Kesenjangan ekonomi yang sangat lebar inilah yang kemudian memicu kemarahan pihak keraton terhadap ketamakan para pedagang asing tersebut.

2. Tindakan Memblokade Kapal Dagang Mataram

Belanda tampaknya tidak cukup hanya mendominasi pasar domestik, melainkan secara terbuka melakukan blokade di wilayah laut Nusantara.

Dengan keangkuhannya, mereka kerap mencegat sekaligus melarang armada dagang dari Mataram yang berniat menuju pelabuhan internasional di Malaka.

Kebijakan pembatasan pelayaran bebas ini tentu saja mencederai harga diri Sultan Agung serta mendatangkan kerugian besar secara ekonomi.

Langkah provokasi yang dilakukan oleh VOC ini dipandang sebagai bentuk perampasan terhadap kebebasan berniaga yang telah diwarisi turun-temurun sejak leluhur terdahulu.

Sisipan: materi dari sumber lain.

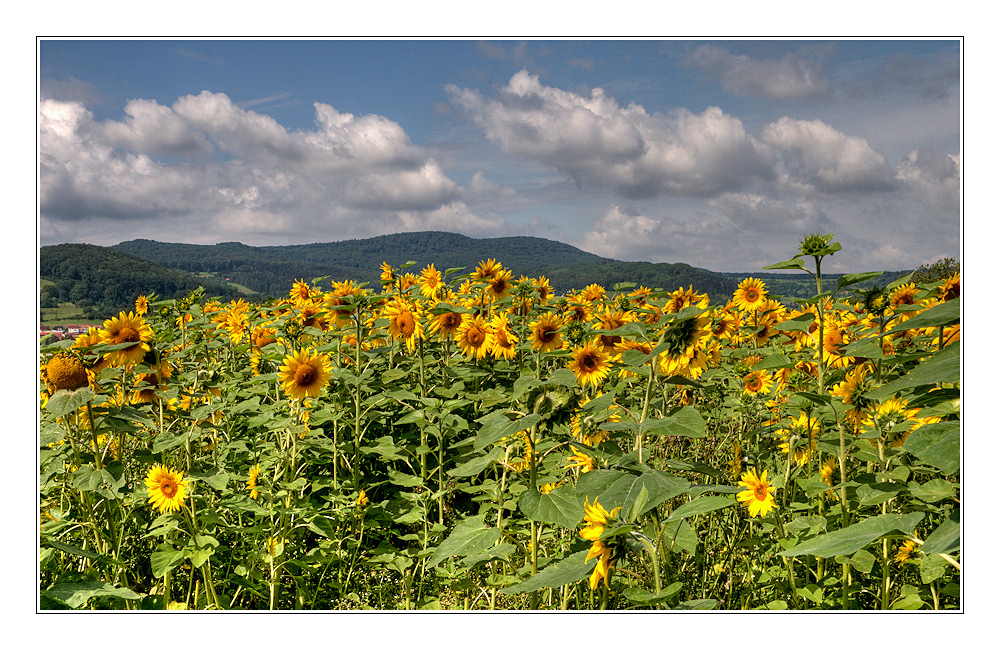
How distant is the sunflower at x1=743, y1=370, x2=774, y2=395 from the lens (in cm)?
354

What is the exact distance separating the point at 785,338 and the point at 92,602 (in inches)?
155

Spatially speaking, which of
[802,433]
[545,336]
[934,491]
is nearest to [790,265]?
[934,491]

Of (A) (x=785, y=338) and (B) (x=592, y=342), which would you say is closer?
(B) (x=592, y=342)

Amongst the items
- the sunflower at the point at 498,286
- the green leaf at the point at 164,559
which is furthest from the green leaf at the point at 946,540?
the sunflower at the point at 498,286

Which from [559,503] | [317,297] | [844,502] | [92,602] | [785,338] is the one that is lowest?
[92,602]

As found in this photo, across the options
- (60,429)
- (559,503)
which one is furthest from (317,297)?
(559,503)

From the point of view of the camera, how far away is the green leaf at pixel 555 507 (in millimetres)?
1526

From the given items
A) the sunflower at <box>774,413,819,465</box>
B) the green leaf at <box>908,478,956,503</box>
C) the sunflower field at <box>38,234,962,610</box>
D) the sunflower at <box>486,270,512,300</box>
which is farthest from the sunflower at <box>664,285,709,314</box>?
the green leaf at <box>908,478,956,503</box>

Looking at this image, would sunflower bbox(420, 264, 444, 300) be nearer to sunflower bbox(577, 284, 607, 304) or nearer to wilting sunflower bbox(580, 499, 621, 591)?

Akibat pemutusan akses jalur laut ini, aktivitas ekspor beras yang menjadi tumpuan utama pemasukan Mataram pun menjadi lumpuh total.

3. Ancaman Bagi Hegemoni Kerajaan Mataram

Kehadiran militer VOC di bagian barat Pulau Jawa dirasakan sebagai ancaman langsung bagi kedaulatan absolut keraton.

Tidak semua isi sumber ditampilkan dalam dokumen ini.